**Text excerpt:**
>> start

Half will be paid soon after notification of the success of an application. The
second half will be paid on receipt of evidence that the fellowship holder has
taken steps to share their findings or resources with the Japanese language
teaching community. Applicants are responsible for making their own arrangements
for the visit.
Following is a list of Short Term
Fellowships that have been approved since the project was introduced in
2003:
In 2003, Janis Maidment worked with Jenny Short at the Japanese Language
Centre in Urawa, creating web pages of activities to accompany the
materials Jenny was writing for beginners to Year 11 students of
Japanese. These activities are available in the Language Revision page
of the NZAJLT website (link here). As well as developing the activities
herself, Janis was responsible for taking photos to accompany the
material. She also used her time in Japan to advance plans for the ‘Kiwi
Tsunami award’ under which …..

>> end

**Objective 1:**
According to the fellowship excerpt, what must a fellowship holder show before receiving the second half of the payment?
**Objective 2:**
Please continue the fellowship excerpt from the point where it stops.

**Supplied records:**

>> start

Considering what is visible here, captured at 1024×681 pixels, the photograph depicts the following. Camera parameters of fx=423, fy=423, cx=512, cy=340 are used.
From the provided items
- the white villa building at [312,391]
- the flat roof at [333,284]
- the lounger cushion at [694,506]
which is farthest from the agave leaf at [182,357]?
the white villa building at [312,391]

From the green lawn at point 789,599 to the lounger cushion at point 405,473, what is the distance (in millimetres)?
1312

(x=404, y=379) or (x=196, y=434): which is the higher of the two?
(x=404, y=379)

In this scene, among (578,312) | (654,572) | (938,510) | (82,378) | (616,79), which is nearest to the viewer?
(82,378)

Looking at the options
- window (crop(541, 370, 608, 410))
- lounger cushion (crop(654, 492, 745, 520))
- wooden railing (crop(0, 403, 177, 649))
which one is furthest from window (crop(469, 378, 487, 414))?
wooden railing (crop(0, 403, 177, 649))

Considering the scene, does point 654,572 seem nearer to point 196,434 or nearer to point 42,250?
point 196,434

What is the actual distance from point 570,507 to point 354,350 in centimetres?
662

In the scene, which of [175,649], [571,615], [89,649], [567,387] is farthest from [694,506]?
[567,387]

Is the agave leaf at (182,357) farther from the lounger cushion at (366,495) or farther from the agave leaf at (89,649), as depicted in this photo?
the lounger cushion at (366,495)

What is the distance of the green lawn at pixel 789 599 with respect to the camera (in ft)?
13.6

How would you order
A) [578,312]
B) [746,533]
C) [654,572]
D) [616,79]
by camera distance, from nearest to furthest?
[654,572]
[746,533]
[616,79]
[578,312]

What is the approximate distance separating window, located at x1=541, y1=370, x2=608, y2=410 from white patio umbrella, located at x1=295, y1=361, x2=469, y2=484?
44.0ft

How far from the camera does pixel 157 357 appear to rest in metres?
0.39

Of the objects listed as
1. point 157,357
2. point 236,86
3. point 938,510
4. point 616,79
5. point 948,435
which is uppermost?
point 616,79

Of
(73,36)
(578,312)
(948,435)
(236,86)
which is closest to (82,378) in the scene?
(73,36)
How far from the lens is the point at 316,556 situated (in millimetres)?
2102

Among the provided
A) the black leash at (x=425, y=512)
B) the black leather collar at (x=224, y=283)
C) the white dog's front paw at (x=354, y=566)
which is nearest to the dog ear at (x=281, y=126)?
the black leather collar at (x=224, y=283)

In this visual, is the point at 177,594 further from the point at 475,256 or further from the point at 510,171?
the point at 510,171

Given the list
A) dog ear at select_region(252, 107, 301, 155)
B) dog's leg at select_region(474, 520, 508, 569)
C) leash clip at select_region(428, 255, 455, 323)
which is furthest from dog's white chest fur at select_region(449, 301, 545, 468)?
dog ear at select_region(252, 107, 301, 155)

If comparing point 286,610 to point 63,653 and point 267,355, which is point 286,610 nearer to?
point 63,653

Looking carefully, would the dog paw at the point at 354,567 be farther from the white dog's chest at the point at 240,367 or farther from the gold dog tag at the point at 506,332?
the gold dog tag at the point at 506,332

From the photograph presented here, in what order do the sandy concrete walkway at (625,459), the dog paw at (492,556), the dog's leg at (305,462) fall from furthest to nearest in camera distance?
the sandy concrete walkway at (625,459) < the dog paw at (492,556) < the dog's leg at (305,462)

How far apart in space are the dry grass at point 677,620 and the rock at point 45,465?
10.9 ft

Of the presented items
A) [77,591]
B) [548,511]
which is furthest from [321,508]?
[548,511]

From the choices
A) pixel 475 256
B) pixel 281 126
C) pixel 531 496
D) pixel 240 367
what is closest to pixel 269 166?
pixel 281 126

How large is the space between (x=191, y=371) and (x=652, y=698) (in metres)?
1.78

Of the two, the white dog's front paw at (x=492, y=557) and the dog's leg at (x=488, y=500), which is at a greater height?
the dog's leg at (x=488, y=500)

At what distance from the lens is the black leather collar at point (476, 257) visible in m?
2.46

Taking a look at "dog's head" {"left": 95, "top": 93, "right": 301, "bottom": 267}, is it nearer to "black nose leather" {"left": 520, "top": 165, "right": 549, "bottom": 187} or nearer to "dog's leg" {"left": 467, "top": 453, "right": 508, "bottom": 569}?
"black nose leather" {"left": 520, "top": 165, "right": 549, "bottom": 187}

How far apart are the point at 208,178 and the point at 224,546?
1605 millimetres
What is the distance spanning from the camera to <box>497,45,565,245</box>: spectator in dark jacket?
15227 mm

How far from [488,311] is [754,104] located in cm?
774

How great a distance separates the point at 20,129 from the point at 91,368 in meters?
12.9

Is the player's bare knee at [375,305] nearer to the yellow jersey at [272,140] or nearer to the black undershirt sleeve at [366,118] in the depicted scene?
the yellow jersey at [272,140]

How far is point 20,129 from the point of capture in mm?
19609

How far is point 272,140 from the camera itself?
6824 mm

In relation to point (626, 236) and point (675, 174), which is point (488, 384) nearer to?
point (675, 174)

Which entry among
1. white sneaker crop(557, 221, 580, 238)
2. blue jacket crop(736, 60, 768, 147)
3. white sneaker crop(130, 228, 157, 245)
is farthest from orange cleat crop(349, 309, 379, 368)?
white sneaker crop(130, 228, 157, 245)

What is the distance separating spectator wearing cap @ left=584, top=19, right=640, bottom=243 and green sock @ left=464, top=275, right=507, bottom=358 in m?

>> end

**Final answer 1:**
Evidence that they have taken steps to share their findings or resources with the Japanese language teaching community.

**Final answer 2:**
Chris Morris, then Principal of Chartwell School in Wellington, the
world’s only Japanese Joint-venture school, received a Short Term
Fellowship for a study tour to Japan in September-October 2003. The
purpose of his trip was to gain a better understanding of the Japanese
education system in order to be able to cater more effectively for the
Japanese national students at his own school. He was committed also to
passing on his findings to other non Japanese staff at Chartwell for the
same reason and to fellow principals.
Glenda Koefoed photographed the kanji which appear in the NZQA
prescription lists relating to Years 11 and 12 of ‘Japanese in NZ
curriculum’ and produced from these a set of power point presentations
to illustrate real life contexts for these kanji. These, and an
accompanying set of activity worksheets, are available to teachers
through the NZAJLT website
(this will take you to the homepage of the students’ site. Click
‘joining NZAJLT’ to see how to subscribe to NZAJLT and therefore be able
to access many excellent resources developed for and by NZ teachers of
Japanese).
They can be used either as an independent revision tool for individual
students or a resource for use with classes.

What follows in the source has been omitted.